The head of Devida, the organization dedicated to reducing coca cultivation in Peru, has come up with what has long seemed obvious to the outside world: policies of coca eradication will not work unless they are accompanied by active policies to encourage agricultural development. The problems has always been how to convince peasant coca farmers to stop growing a highly robust bush that commands a high price and which can be harvested four times a year. The alternatives are seldom so attractive.
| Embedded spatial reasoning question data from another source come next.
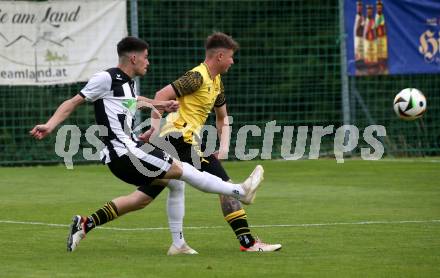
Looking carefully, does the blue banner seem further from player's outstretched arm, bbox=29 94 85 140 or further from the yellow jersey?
player's outstretched arm, bbox=29 94 85 140

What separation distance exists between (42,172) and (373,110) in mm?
7145

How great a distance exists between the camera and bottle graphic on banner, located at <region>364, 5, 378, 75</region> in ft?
69.3

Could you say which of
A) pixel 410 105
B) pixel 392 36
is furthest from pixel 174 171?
pixel 392 36

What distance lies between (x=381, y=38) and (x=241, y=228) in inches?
488

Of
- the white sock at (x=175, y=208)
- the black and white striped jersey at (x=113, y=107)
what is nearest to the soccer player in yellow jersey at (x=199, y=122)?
the white sock at (x=175, y=208)

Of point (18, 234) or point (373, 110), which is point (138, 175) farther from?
point (373, 110)

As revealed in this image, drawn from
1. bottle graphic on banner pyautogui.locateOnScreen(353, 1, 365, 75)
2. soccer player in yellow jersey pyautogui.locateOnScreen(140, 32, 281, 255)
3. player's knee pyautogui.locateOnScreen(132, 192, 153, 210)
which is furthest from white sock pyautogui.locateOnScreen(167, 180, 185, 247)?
bottle graphic on banner pyautogui.locateOnScreen(353, 1, 365, 75)

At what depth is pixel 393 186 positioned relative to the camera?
52.5 feet

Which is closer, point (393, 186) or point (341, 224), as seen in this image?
point (341, 224)

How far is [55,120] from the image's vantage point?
28.5ft

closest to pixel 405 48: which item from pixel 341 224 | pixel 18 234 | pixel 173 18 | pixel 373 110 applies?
pixel 373 110

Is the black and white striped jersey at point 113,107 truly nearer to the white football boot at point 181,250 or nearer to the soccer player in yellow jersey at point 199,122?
the soccer player in yellow jersey at point 199,122

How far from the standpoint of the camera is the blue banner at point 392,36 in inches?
833

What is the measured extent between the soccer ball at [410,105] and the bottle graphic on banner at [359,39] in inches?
170
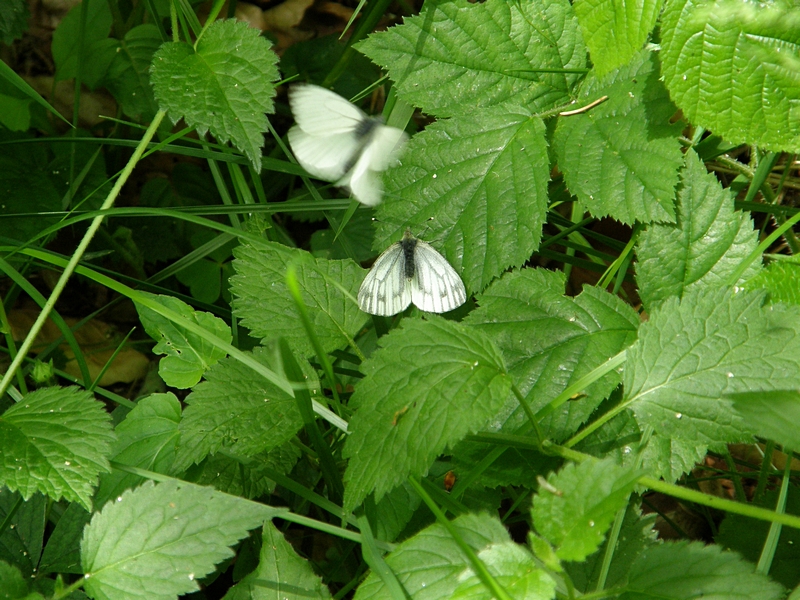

Carmen Masias, who has taken over again at Devida having relinquished this office two years ago, is working on a new strategy for the period 2017-21. “We are insisting on a strategy that focuses on the point that there is no eradication without development” she is quoted as saying. Masias claims that cultivation of coca has increased by 5,000 hectares over the last year in the valleys of the Apurímac, Ene and Mantaro (VRAEM), and 92% of the land eradicated has been replanted over the last two years.
http://larepublica.pe/impresa/politica/807571-solo-habra-erradicacion-de-hoja-de-coca-si-es-que-va-acompanada-de-desarrollo

Figures from the UN Office on Drugs and Crime (UNODC) estimate that the surface area planted with coca fell by 6% in 2015, arguing that it was the combination of eradication with crop substitution that explains the fall. Peru’s coca plantings peaked in 2011 when the country overtook Colombia as the world’s main source of coca leaves, the raw material for cocaine.
https://www.unodc.org/documents/crop-monitoring/Peru/Peru_monitoreo_coca_2016.pdf

However, Devida’s figures call this into doubt, since the VRAEM is by far the largest area of coca cultivation. Up to now the inability of the Peruvian state to control this violent part of the country has made it particularly attractive to coca producers. Much of Peru’s cocaine is manufactured there and then shipped by air or land to Brazil for subsequent marketing.